- Material for this task -
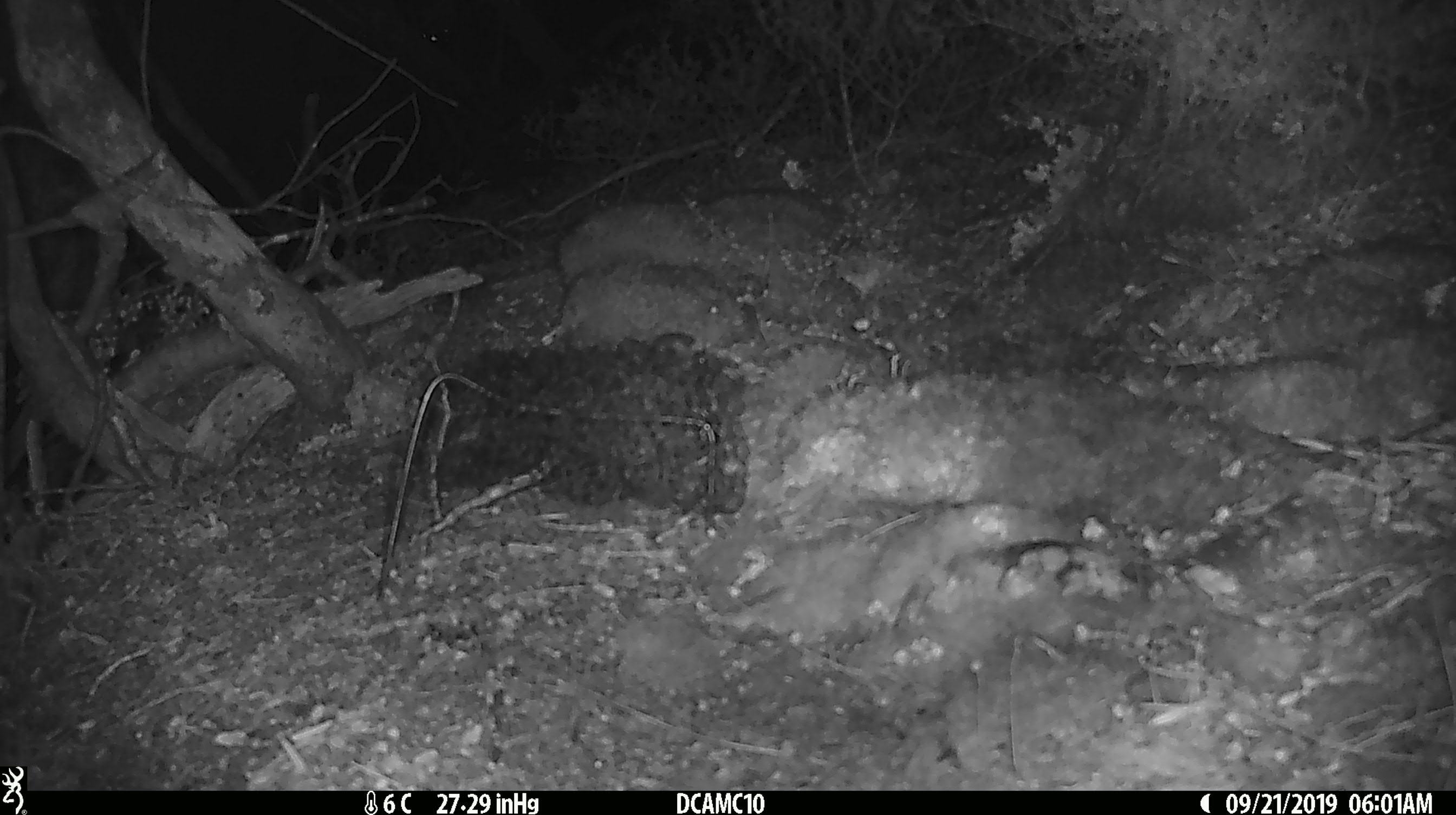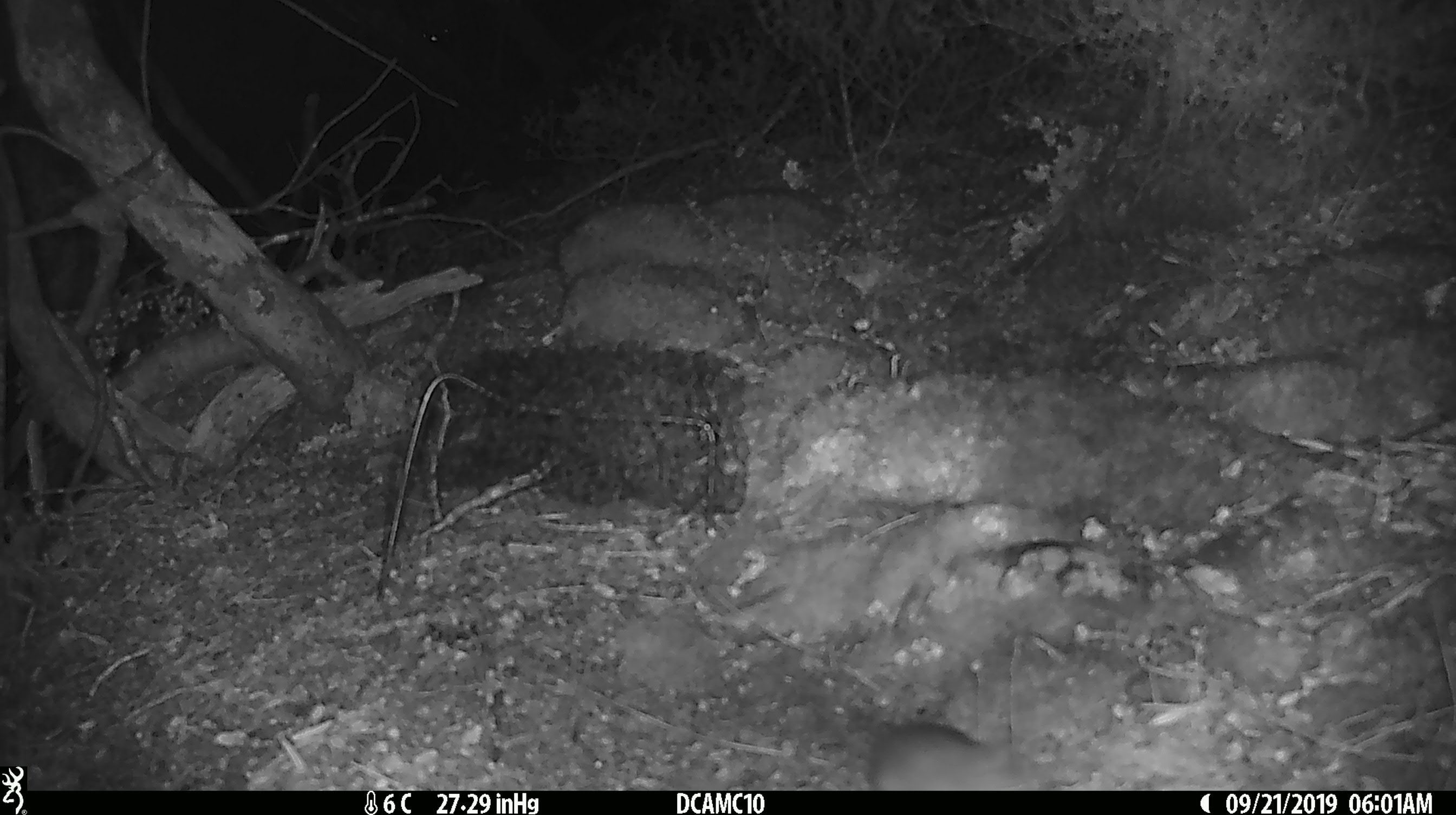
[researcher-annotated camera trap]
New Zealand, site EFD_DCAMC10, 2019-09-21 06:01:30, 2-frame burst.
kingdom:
--
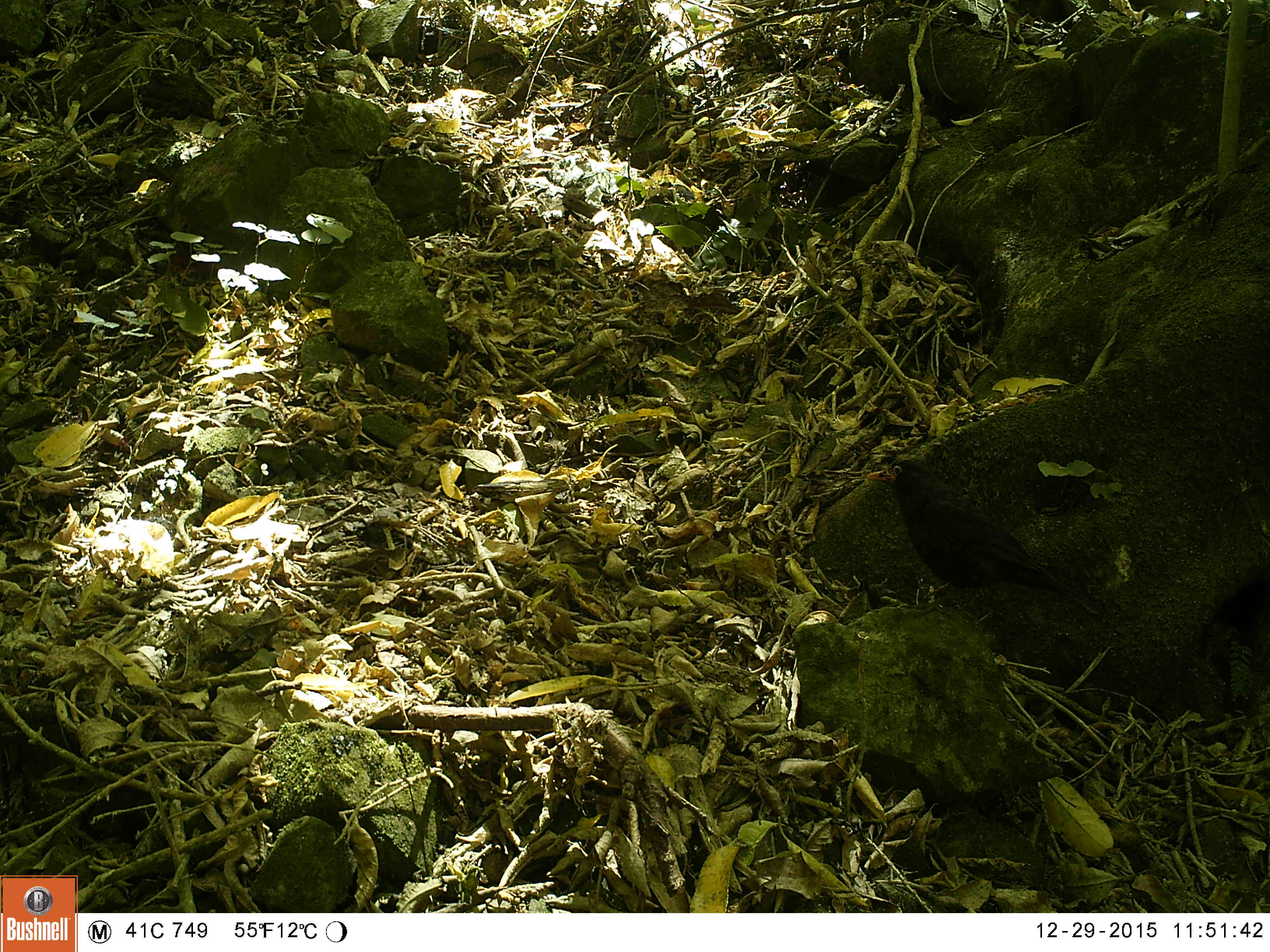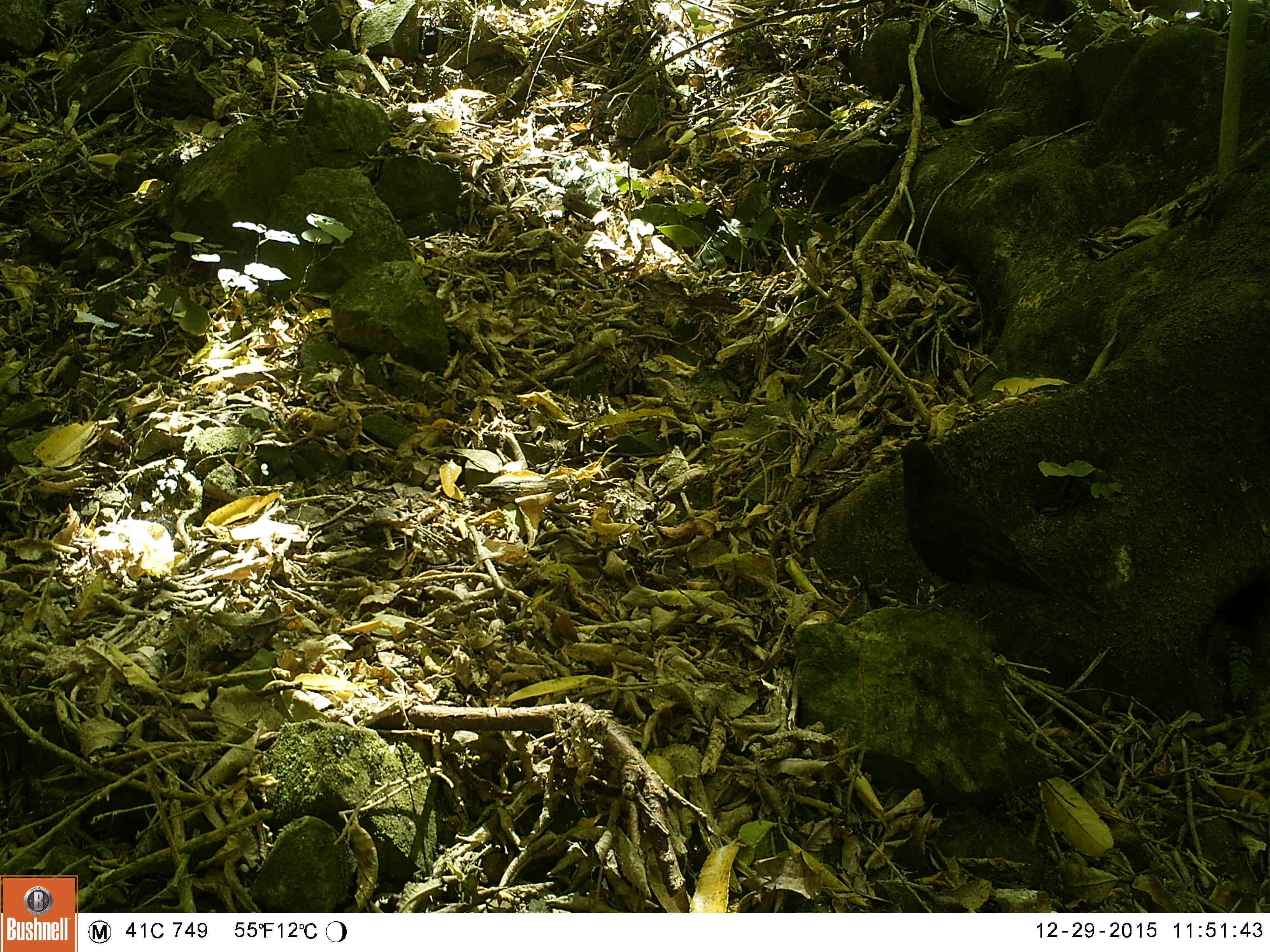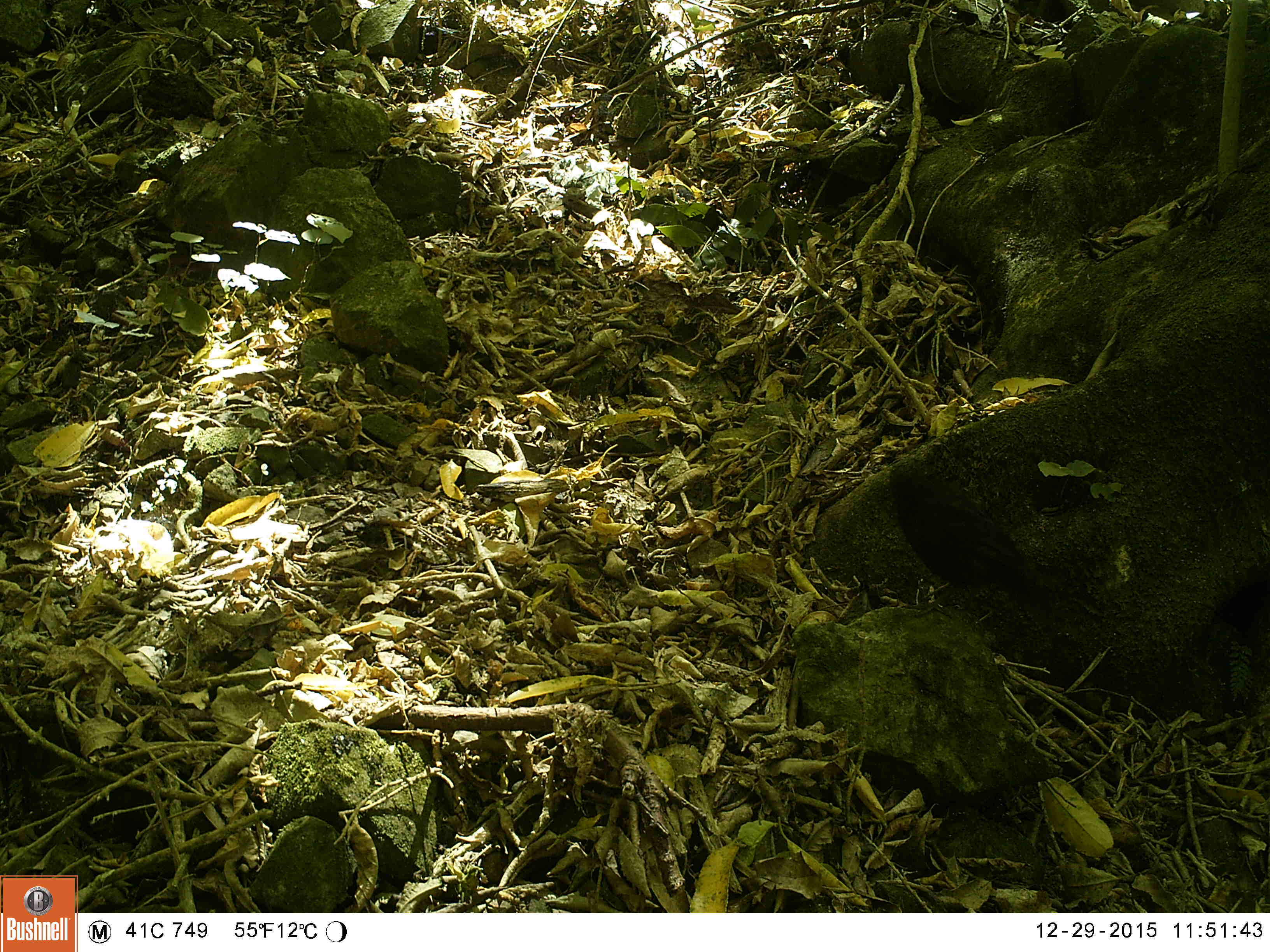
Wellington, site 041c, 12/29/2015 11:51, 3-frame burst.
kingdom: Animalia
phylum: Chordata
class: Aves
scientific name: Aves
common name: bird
...
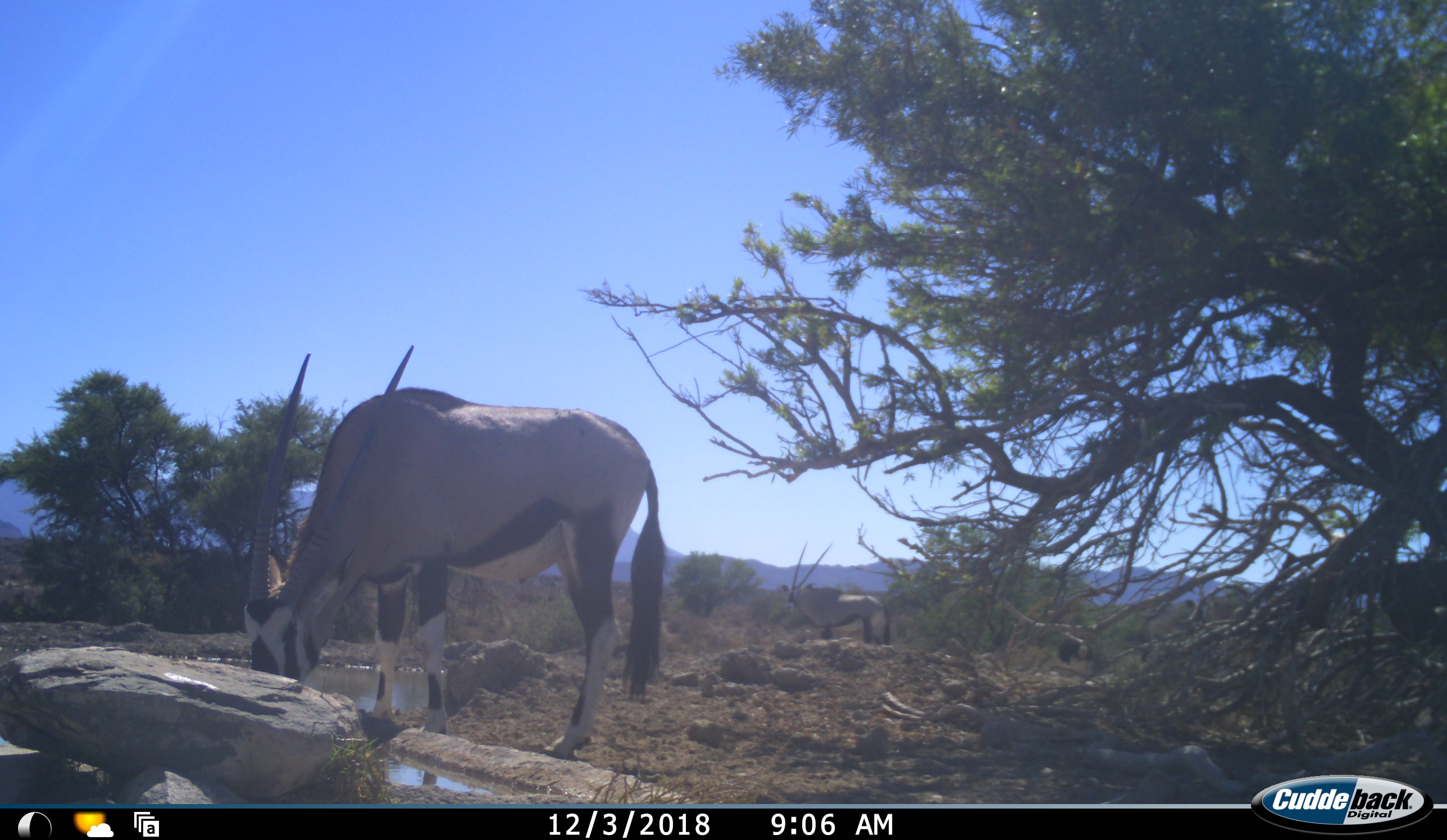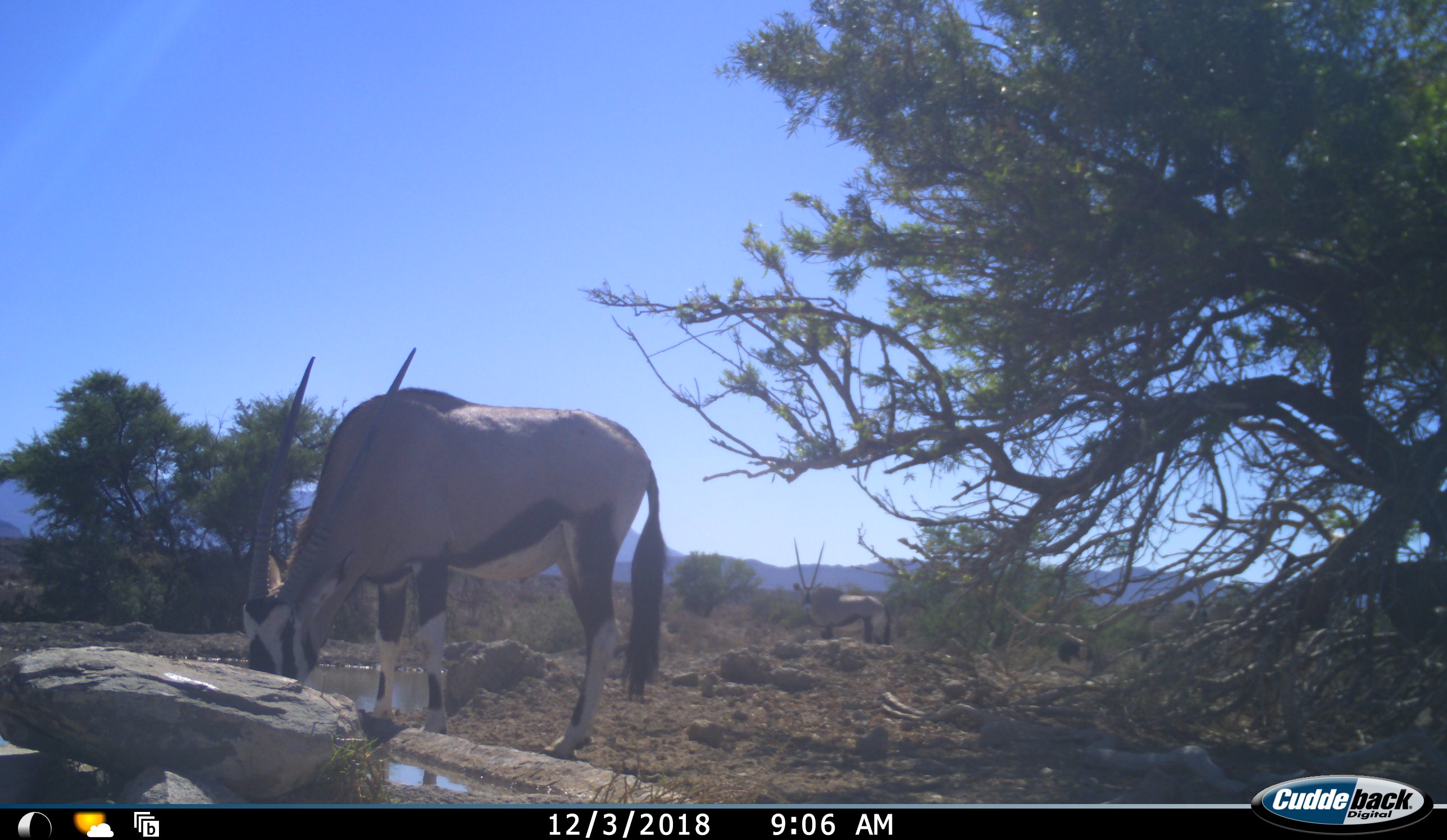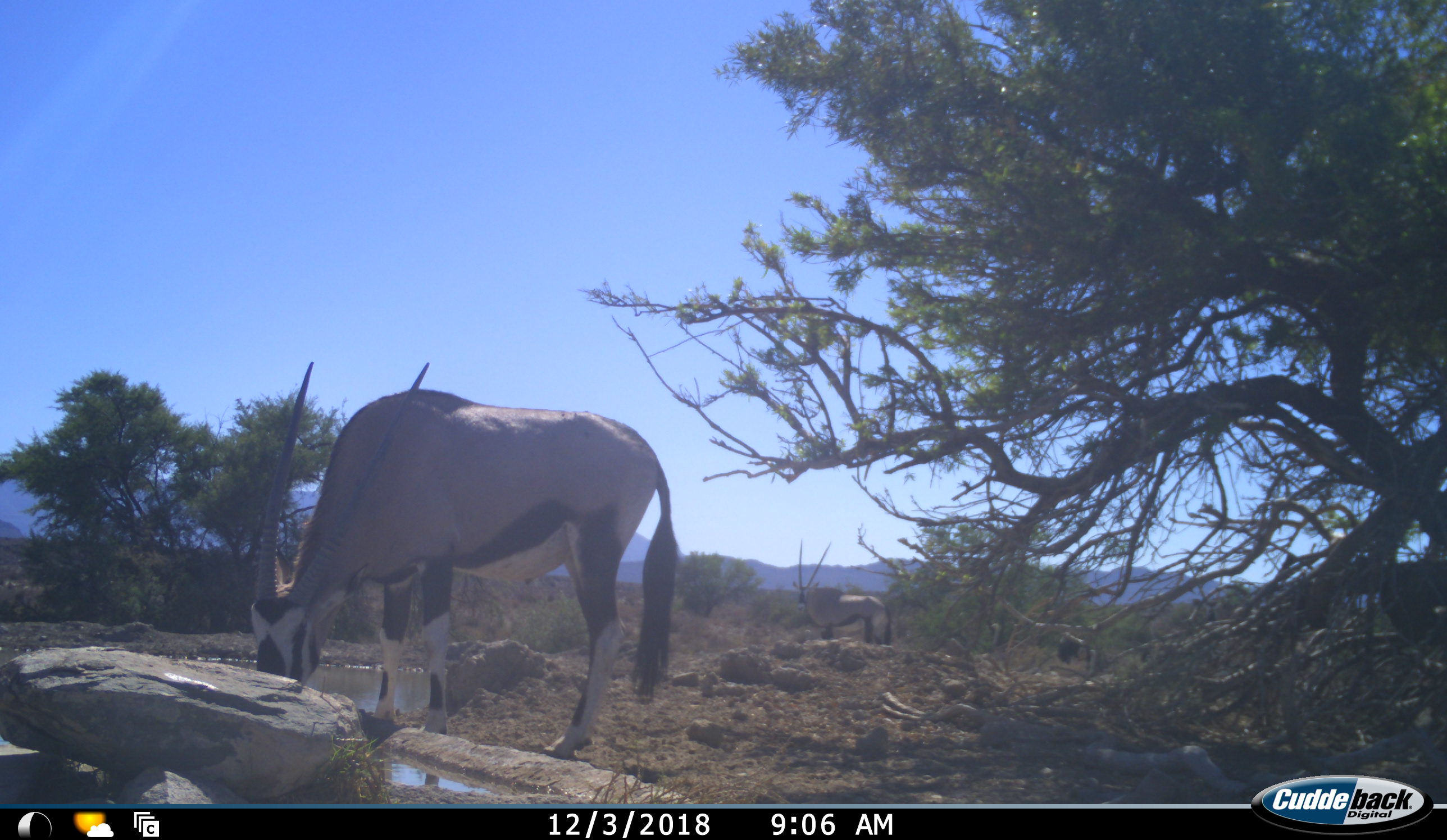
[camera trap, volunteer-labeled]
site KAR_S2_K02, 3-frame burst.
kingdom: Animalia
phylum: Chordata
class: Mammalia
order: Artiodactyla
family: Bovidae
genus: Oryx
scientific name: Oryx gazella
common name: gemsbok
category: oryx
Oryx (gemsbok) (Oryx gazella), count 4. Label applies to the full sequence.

- Exercise instructions -
Repeat, exactly as they stand above, the lines from the line with "Wellington, site 041c, 12/29/2015" to the line with "common name: bird", both lines included.

- Answer section -
Wellington, site 041c, 12/29/2015 11:51, 3-frame burst.
kingdom: Animalia
phylum: Chordata
class: Aves
scientific name: Aves
common name: bird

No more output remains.